Wenn dem so wäre hätte ich den Tipp nicht gepostet. Klar ist Glykol giftig aber erst in Mengen wo der TE alles was in der Packung war hätte trinken müssen um wirklich gefährdet zu sein. Das Zeug hat man schon in Wein gepanscht wo Leute Mengen getrunken haben dass du selbst dann nicht hinkommst wenn du die AiO komplett leertrinkst. 
Vorsichtig sollte man vor allem deswegen sein weil man ja nichz weiß was sonst noch alles im Kühlmittel ist - beispielsweise ein Biozid. Aber es ist so, dass du hierzulande nichts so einfach verkaufen darfst, wo ein Inhaltsstoff dich beim konsumieren eines Milligramms schon gesundheitluch ernsthaft gefährden könnte. Deswegen kann man den Schnelltest ob Glykol oder Wasser einem Erwachsenen vernünftigen Menschen schon zumuten.


----------



## Hardliner58 (6. August 2021)

Danke an alle hier für den netten Austausch über das Konsumieren von Kühlmitteln

Eine Chance gebe ich der Wakü noch und habe jetzt für Morgen eine neue Eisbaer per Express bestellt.


----------



## IICARUS (6. August 2021)

Hardliner58 schrieb:


> Eine Chance gebe ich der Wakü noch und habe jetzt für Morgen eine neue Eisbaer per Express bestellt.


Warum auch nicht, denn ein Defekt mit einer Lieferung kann ja immer vorkommen. Hängt auch ganz davon abgesehen, wo du bestellt hast und ob es sich um Neuware oder gar B-Ware handelt. Amazon traue ich daher nicht, weil sie auch manchmal B-Ware, also Rückläufer ohne zu prüfen an andere Kunden als Neuware weiter versenden.


----------



## Hardliner58 (6. August 2021)

IICARUS schrieb:


> Warum auch nicht, denn ein Defekt mit einer Lieferung kann ja immer vorkommen. Hängt auch ganz davon abgesehen, wo du bestellt hast und ob es sich um Neuware oder gar B-Ware handelt. Amazon traue ich daher nicht, weil sie auch manchmal B-Ware, also Rückläufer ohne zu prüfen an andere Kunden als Neuware weiter versenden.

> _ZU ERLEDIGEN_
a – Schreib bitte aus dem Ausgangstext alles von „Wenn dem so“ bis hinunter zu „AiO komplett leertrinkst.“ ab.
b – Fasse den Ausgangstext in zwei Sätzen zusammen.
Verwende ausschließlich den Ausgangstext.

> _QUELLDATEN_
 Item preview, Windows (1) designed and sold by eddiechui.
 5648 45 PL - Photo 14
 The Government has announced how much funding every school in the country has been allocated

> _LÖSUNGEN ZU AUFGABEN_
a –
Wenn dem so wäre hätte ich den Tipp nicht gepostet. Klar ist Glykol giftig aber erst in Mengen wo der TE alles was in der Packung war hätte trinken müssen um wirklich gefährdet zu sein. Das Zeug hat man schon in Wein gepanscht wo Leute Mengen getrunken haben dass du selbst dann nicht hinkommst wenn du die AiO komplett leertrinkst.

b – Glykol sei zwar giftig, heißt es zunächst, aber erst in so großen Mengen gefährlich, dass man einem vernünftigen Erwachsenen den Schnelltest zumuten könne, ob im Kühlmittel Glykol oder Wasser sei; vorsichtig solle man vor allem sein, weil man nicht wisse, was sonst noch darin stecke, etwa ein Biozid. Hardliner58 will der Wasserkühlung noch eine Chance geben und hat per Express eine neue Eisbaer bestellt, worauf IICARUS antwortet, ein Defekt bei einer Lieferung könne immer vorkommen, und Amazon nicht zu trauen, weil dort manchmal Rückläufer ungeprüft als Neuware weiterverschickt würden.